Radfahren spielt im Harz bisher höchstens auf ausgewählten Mountainbike-Trails eine Rolle. Dominant sind in dem deutschen Mittelgebirge und seinem Umland der Ski- und Wandertourismus. Wie schafft man in so einer Region Motivation dafür, Radtourismus, Verleih- und Fahrradinfrastruktur zu fördern? Kurz gesagt braucht es einen ganzheitlichen Ansatz, der viele Projektpartner und -träger in einem Ziel gemein macht. „Wir wollten mehr, als ein paar Radwege zu schaffen oder zu beschildern“, beschreibt Mario Wermuth das Projekt Genuss-Bike-Paradies Harz/Braunschweiger Land, das er mitinitiiert hat.
Die Kooperation verbindet insgesamt acht Akteure, die über Regionen, Bundesländer und internationale Grenzen hinweg zusammenwirken und mit einem gemeinsamen Ziel die europäische Leader-Förderung (siehe Kasten auf Seite 68) in Anspruch nahmen. Dabei handelt es sich um drei Leader-Regionen aus Sachsen-Anhalt, drei Leader-Regionen und eine ILE-Region (Integrierte Ländliche Entwicklung) aus Niedersachsen und eine österreichische Leader-Region, das Südburgenland.

Die Grundidee des Genuss-Bike-Paradieses lautet, dass der E-Bike-Tourismus für den Harz und das Braunschweiger Land ein großes ungenutztes Potenzial birgt. Die Touren verbinden kulinarische und kulturelle Highlights mit Ladeinfrastruktur und Gaststätten.

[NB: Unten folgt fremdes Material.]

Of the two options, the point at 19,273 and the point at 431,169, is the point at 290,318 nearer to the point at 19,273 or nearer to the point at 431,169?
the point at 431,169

Genuss und Fahrrad kombinieren

Weil das Südburgenland als Partner der gemeinsamen Tourismusmarke E-Bike-Paradies involviert ist, ist die Kooperation transnational. Die Idee, Genuss und Fahrrad miteinander zu kombinieren, wird dort schon länger praktiziert. An einen Austausch-Besuch 2019 erinnert sich Mario Wermuth gut. Unter anderem war die deutsche Delegation auf einem Weingut zu Gast, auf dem der gemeinschaftliche Gedanke spürbar wurde. „Da waren dann auch andere Winzer, die ihren Wein ausgeschenkt haben“, erzählt Wermuth.
Solche Erfahrungen mit dem Aufbau eines „E-Bike-Paradieses“ im Südburgenland sollten auf den Harz übertragen werden. Im Gegenzug ist geplant, die Erfahrungen mit dem Belohnungssystem der Harzer Wandernadel für das E-Bike-Paradies im Südburgenland nutzbar zu machen.
Im Südburgenland tritt der gleichnamige Verein als Projektträger auf. Eine solche Verantwortungsstruktur brauchte es auch in den anderen Regionen. Dafür sind Organisationen unterschiedlicher Art zusammengekommen, etwa der Landkreis Goslar oder die Gemeinde Huy in Sachsen-Anhalt. Für die Leader-Region Harz ist das E-Bike-Verleih-Unternehmen HarzMobil zuständig, das Mario Wermuth gemeinsam mit Alexander Waturandang verantwortet. Sie gaben den ersten Impuls für das regionsübergreifende Vorhaben.
„Mein ursprünglicher Anlass, das Ganze zu machen, war, den Harz als E-Bike-Region bekannt zu machen und alle lokalen Betriebe zusammenzubringen, die am E-Bike-Tourismus interessiert sind“, schildert Wermuth. Eine Erhebung hatte ergeben, dass die durchschnittlichen Tourist*innen durchaus mehrere Übernachtungen in der Region verbringen. Diese Zeit füllen sie mit unterschiedlichen Aktivitäten. Fahrradfahren spielte im Harz gegenüber dem Wandern und Skifahren bisher jedoch eine untergeordnete Rolle, so die Wahrnehmung. Wenn überhaupt, geschehen die Buchungen für Fahrräder spontan und für kurze Dauer. Um neben den anderen Freizeitaktivitäten nicht unterzugehen, müsste man den Harz für E-Bikes aufbereiten, überlegte Alexander Waturandang 2016. Die Idee war sicher nicht völlig selbstlos. Der E-Bike-Verleiher HarzMobil betreibt insgesamt fünf Stationen, Waturandang ist zudem Inhaber des Fahrradladens Bike and Barbecue in Hornburg.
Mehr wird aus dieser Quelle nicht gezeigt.